**Work to be completed**.
Every picture is to be removed, and all the data is to be copied exactly.

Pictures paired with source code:

-*-

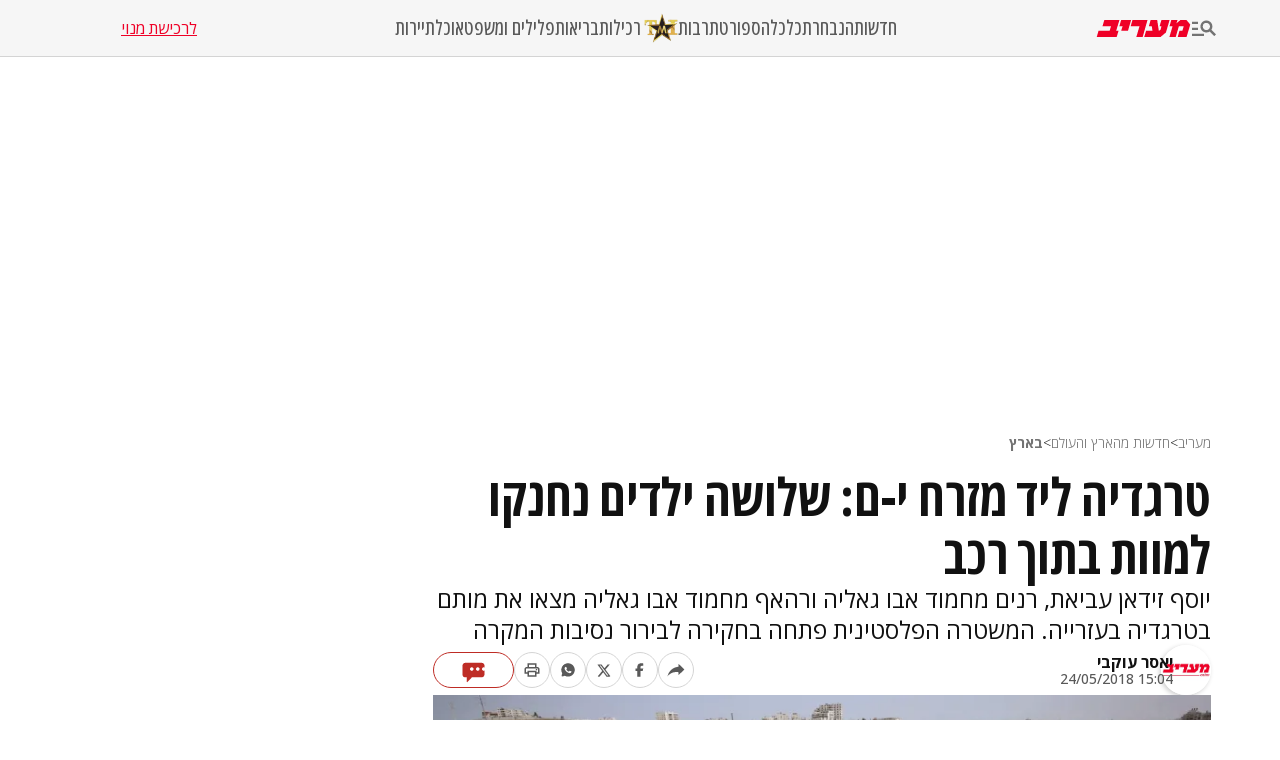

--- FILE ---
content_type: text/html; charset=utf-8
request_url: https://www.google.com/recaptcha/api2/aframe
body_size: 136
content:
<!DOCTYPE HTML><html><head><meta http-equiv="content-type" content="text/html; charset=UTF-8"></head><body><script nonce="tRdiOUqCBnW9_6KK3rs3aQ">/** Anti-fraud and anti-abuse applications only. See google.com/recaptcha */ try{var clients={'sodar':'https://pagead2.googlesyndication.com/pagead/sodar?'};window.addEventListener("message",function(a){try{if(a.source===window.parent){var b=JSON.parse(a.data);var c=clients[b['id']];if(c){var d=document.createElement('img');d.src=c+b['params']+'&rc='+(localStorage.getItem("rc::a")?sessionStorage.getItem("rc::b"):"");window.document.body.appendChild(d);sessionStorage.setItem("rc::e",parseInt(sessionStorage.getItem("rc::e")||0)+1);localStorage.setItem("rc::h",'1768857565528');}}}catch(b){}});window.parent.postMessage("_grecaptcha_ready", "*");}catch(b){}</script></body></html>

-*-

**Exercise result**.
--- FILE ---
content_type: text/html; charset=utf-8
request_url: https://www.google.com/recaptcha/api2/aframe
body_size: 136
content:
<!DOCTYPE HTML><html><head><meta http-equiv="content-type" content="text/html; charset=UTF-8"></head><body><script nonce="tRdiOUqCBnW9_6KK3rs3aQ">/** Anti-fraud and anti-abuse applications only. See google.com/recaptcha */ try{var clients={'sodar':'https://pagead2.googlesyndication.com/pagead/sodar?'};window.addEventListener("message",function(a){try{if(a.source===window.parent){var b=JSON.parse(a.data);var c=clients[b['id']];if(c){var d=document.createElement('img');d.src=c+b['params']+'&rc='+(localStorage.getItem("rc::a")?sessionStorage.getItem("rc::b"):"");window.document.body.appendChild(d);sessionStorage.setItem("rc::e",parseInt(sessionStorage.getItem("rc::e")||0)+1);localStorage.setItem("rc::h",'1768857565528');}}}catch(b){}});window.parent.postMessage("_grecaptcha_ready", "*");}catch(b){}</script></body></html>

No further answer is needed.